- _Extract to read_:

One analyst with the company identified a way to help the company become more profitable. What if one could identify the key characteristics of those who responded to the test mailing? Furthermore, what if one could generate a score for these customers and determine what minimum score would result in a high enough response rate to make the campaign profitable? The analyst discovered predictive analytics techniques that could be used for both purposes, finding key customer characteristics and using those characteristics to generate a score that could be used to determine which customers to mail.
Two decades before, the owner of a small company in Virginia had a compelling idea: Improve the accuracy and flexibility of guided munitions using optimal control. The owner and president, Roger Barron, began the process of deriving the complex mathematics behind optimal control using a technique known as variational calculus and hired a graduate student to assist him in the task. Programmers then implemented the mathematics in computer code so they could simulate thousands of scenarios. For each trajectory, the variational calculus minimized the miss distance while maximizing speed at impact as well as the angle of impact.
The variational calculus algorithm succeeded in identifying the optimal sequence of commands: how much the fins (control surfaces) needed to change the path of the munition to follow the optimal path to the target. The concept worked in simulation in the thousands of optimal trajectories that were run. Moreover, the mathematics worked on several munitions, one of which was the MK82 glide bomb, fitted (in simulation) with an inertial guidance unit to control the fins: an early smart-bomb.
There was a problem, however. The variational calculus was so computationally complex that the small computers on-board could not solve the problem in real time. But what if one could estimate the optimal guidance commands at any time during the flight from observable characteristics of the flight? After all, the guidance unit can compute where the bomb is in space, how fast it is going, and the distance of the target that was programmed into the unit when it was launched. If the estimates of the optimum guidance commands were close enough to the actual optimal path, it would be near optimal and still succeed. Predictive models were built to do exactly this. The system was called Optimal Path-to-Go guidance.

Raw records:
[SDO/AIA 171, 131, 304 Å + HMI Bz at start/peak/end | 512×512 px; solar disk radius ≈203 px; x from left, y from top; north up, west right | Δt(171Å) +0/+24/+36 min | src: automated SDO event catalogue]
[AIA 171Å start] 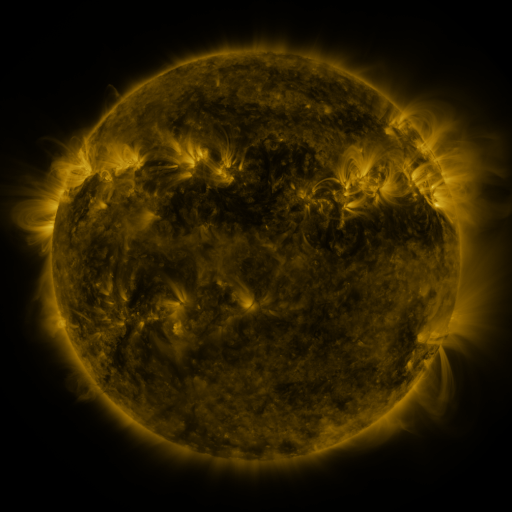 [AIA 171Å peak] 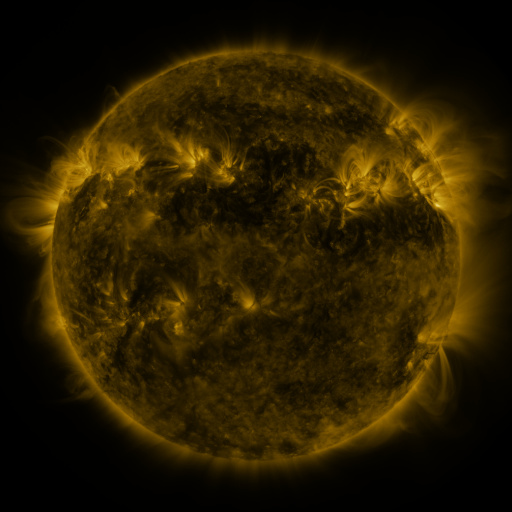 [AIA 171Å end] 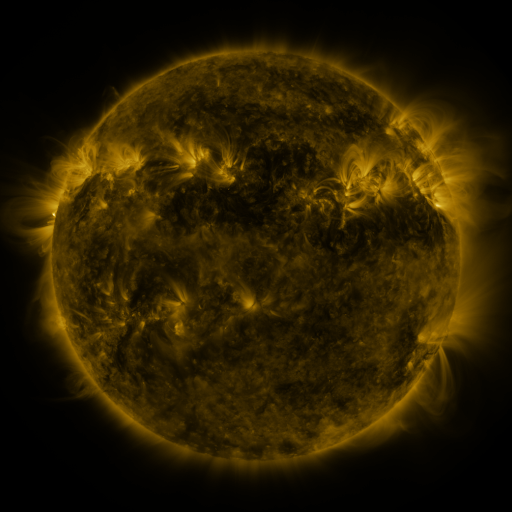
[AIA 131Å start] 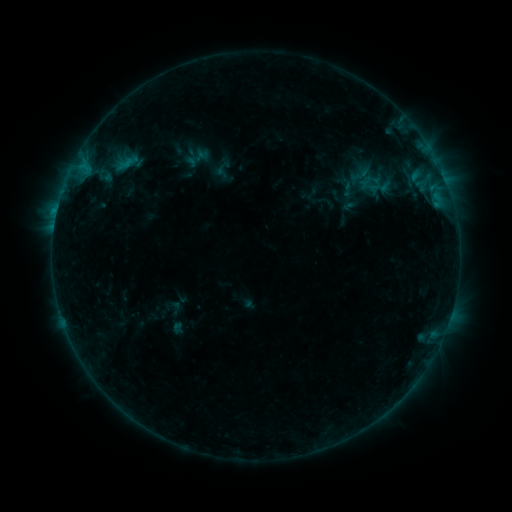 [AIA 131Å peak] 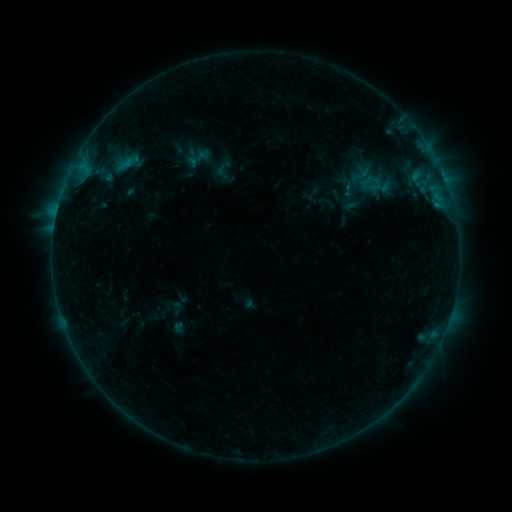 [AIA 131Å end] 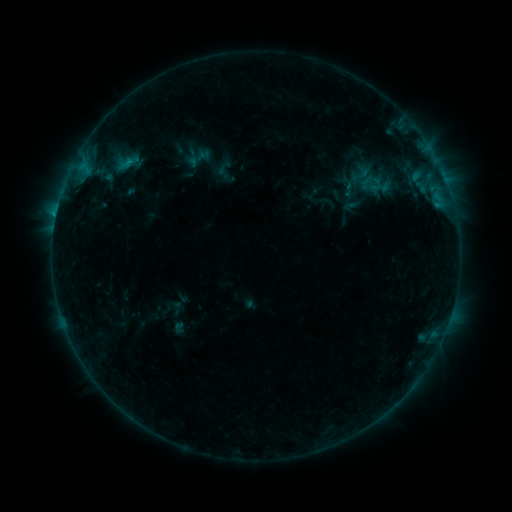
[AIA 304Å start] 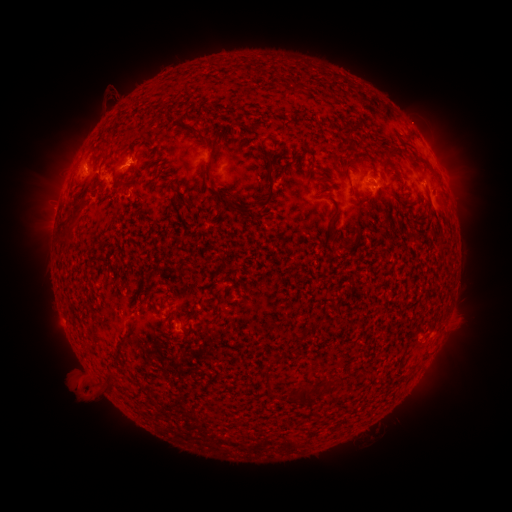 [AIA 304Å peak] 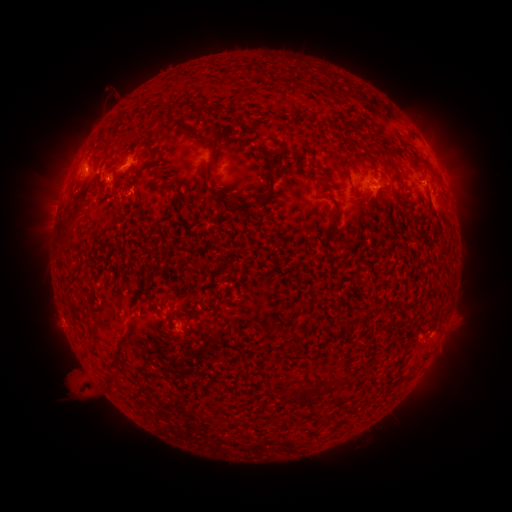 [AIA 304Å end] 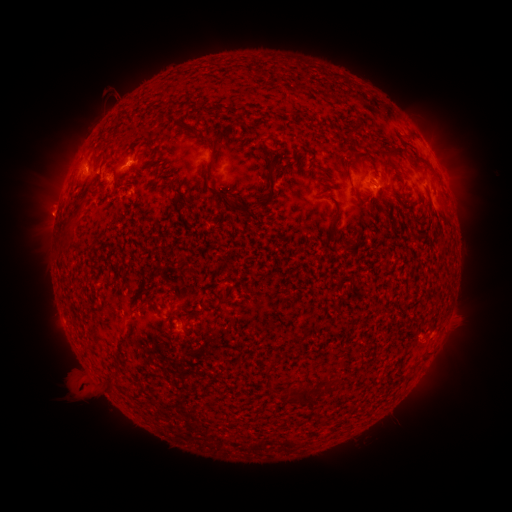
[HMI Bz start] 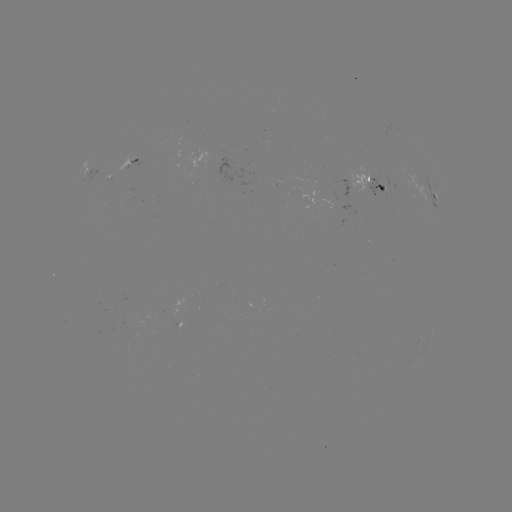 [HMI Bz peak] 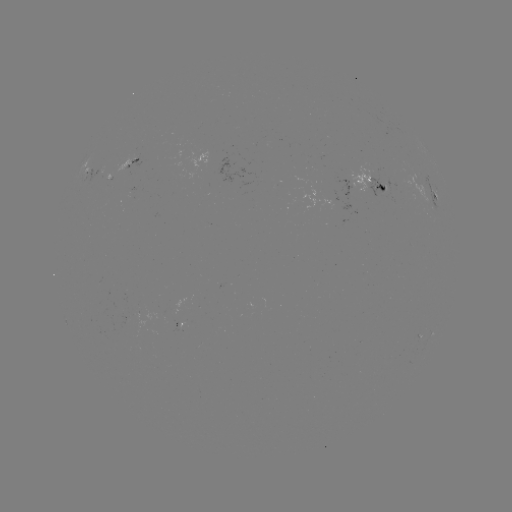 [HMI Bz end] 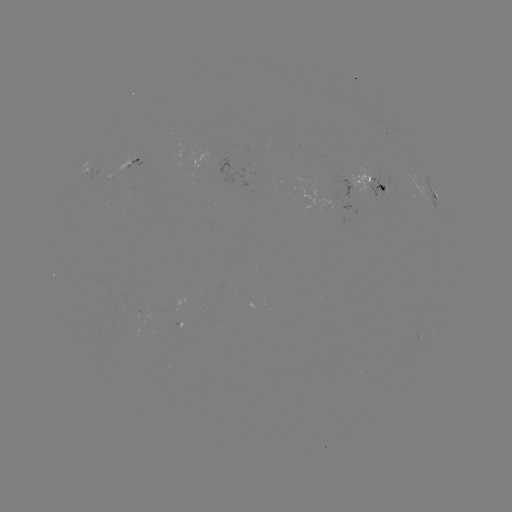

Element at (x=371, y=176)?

- _Given problem 1_:
In the extract on predictive analytics, what name was given to the guidance system built from the predictive models?
- _Given problem 2_:
Set down, word for word, the portion of the extract on predictive analytics between "There was a" and "Optimal Path-to-Go guidance.", inclusive.

- _Full response 1_:
Optimal Path-to-Go guidance.

- _Full response 2_:
There was a problem, however. The variational calculus was so computationally complex that the small computers on-board could not solve the problem in real time. But what if one could estimate the optimal guidance commands at any time during the flight from observable characteristics of the flight? After all, the guidance unit can compute where the bomb is in space, how fast it is going, and the distance of the target that was programmed into the unit when it was launched. If the estimates of the optimum guidance commands were close enough to the actual optimal path, it would be near optimal and still succeed. Predictive models were built to do exactly this. The system was called Optimal Path-to-Go guidance.